Despite facing had no obligation to accept the offer, the proposal has been very well received by KPMG’s staff. Reporting by Australian Financial Review reveals that, in a video sent to all employees this week, Wingrove confirmed that nearly all employees have accepted the offer, praising their commitment and dedication to the firm. “I think that is an outstanding contribution by all of you,” he said. Less than 50 employees – or 1% of the workforce – have rejected the offer.

Partners meanwhile have accepted to take a bigger hit, with their effective pay reduced by up to 36 per cent for the four months. On top of this, equity partners – who own the privately-held business – face further possible downside risks.

More resistance elsewhere

Meanwhile, in other countries, similar attempts by large professional services firms have been less successful, especially in countries with stringent employment laws. Aon’s case is most illustrative: the firm’s chief executive Greg Case last month called on all of the firm’s 50.000 employees globally to accept a temporary 20% pay cut, but while ‘successful’ in the US and Canada, in markets such as France, Germany and the UK, the measure sparked widespread criticism.
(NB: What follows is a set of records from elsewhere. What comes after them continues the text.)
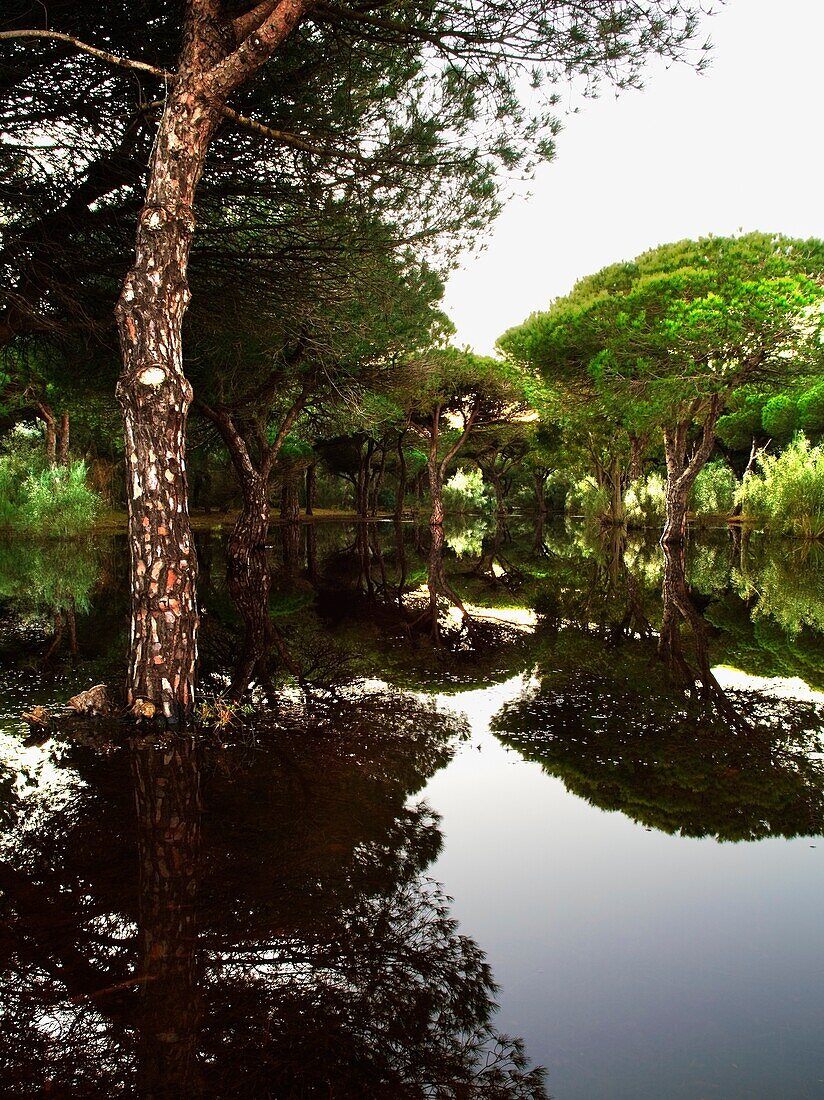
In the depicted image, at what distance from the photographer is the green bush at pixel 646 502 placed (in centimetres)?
3266

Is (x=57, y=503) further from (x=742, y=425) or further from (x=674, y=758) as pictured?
(x=742, y=425)

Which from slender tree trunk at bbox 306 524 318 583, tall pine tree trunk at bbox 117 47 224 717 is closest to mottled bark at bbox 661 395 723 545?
slender tree trunk at bbox 306 524 318 583

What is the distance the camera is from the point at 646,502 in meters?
33.0

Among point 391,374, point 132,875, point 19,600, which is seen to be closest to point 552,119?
point 132,875

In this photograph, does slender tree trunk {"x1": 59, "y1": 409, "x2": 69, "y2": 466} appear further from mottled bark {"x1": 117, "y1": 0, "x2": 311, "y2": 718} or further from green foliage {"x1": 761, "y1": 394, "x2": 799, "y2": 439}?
green foliage {"x1": 761, "y1": 394, "x2": 799, "y2": 439}

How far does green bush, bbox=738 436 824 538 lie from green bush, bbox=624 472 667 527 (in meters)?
6.84

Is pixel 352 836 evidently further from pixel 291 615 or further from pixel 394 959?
pixel 291 615

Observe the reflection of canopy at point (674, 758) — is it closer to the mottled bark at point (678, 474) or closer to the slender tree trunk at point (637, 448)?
the mottled bark at point (678, 474)

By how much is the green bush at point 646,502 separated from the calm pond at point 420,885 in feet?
87.3

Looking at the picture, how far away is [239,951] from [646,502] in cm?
3302

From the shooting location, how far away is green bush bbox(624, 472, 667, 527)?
107 ft

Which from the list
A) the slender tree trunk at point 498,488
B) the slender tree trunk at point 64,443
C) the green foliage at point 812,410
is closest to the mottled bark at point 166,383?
the slender tree trunk at point 64,443

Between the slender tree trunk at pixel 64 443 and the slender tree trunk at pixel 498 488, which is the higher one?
the slender tree trunk at pixel 64 443

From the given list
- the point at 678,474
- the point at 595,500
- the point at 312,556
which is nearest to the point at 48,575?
the point at 312,556
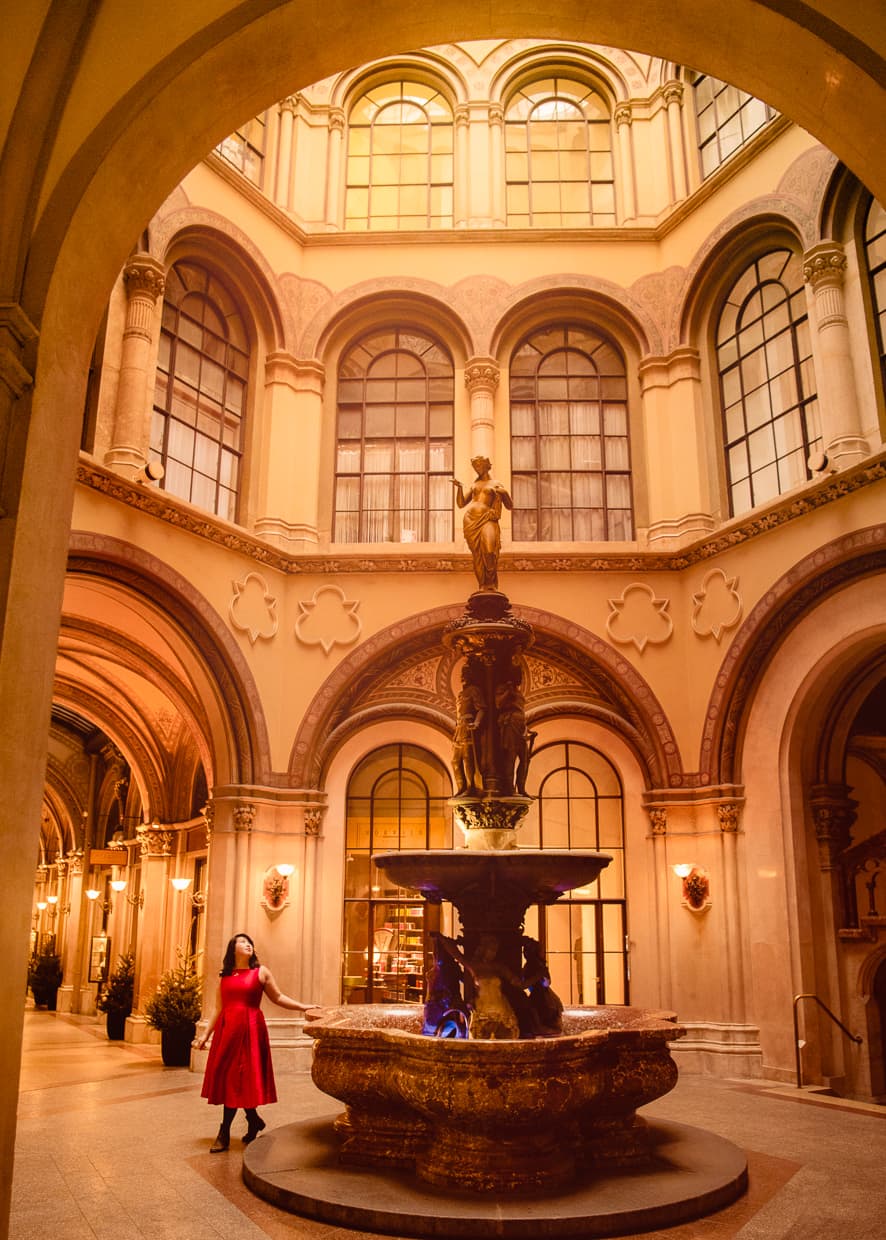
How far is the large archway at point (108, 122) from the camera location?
4434mm

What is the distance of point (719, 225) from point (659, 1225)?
1306 cm

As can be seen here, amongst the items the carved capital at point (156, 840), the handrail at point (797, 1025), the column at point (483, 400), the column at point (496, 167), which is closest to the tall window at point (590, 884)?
the handrail at point (797, 1025)

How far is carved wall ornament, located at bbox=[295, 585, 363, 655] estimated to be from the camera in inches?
565

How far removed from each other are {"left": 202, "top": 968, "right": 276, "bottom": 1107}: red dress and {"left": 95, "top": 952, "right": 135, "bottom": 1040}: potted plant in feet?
37.0

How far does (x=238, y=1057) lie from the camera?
286 inches

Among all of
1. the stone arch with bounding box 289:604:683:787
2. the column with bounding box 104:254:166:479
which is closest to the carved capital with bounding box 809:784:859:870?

Legal experts, labour unions and even politicians joined in on the conversation, slamming Aon for putting its finances ahead of staff wellbeing, exacerbated by the fact that the US listed company enjoyed a $1.5 billion profit windfall last year on global revenues of $11 billion.

Facing good times, KPMG Australia has been on a roll off late. Last year, the firm booked its sixth consecutive year of growth, and over this period, average partner income is estimated to have been between $500,000 to almost $2 million per annum, meaning that KPMG’s coffers and partner accounts linked to the firm are beefed up.

In the light of the unpredictable future, the good news for KPMG Australia’s staff is that if the pandemic’s impact turns out less severe than thought, the firm will seek to repay staff, prioritising paying money back to staff over partners in the process.

Deloitte Australia, which recently closed its offices for a full week to curb costs, has taken a similar measure of cutting pay without cutting hours. Rival Big Four firms EY and PwC are implementing larger reductions in staff hours, up to 40%, but are keeping pay in line with hours.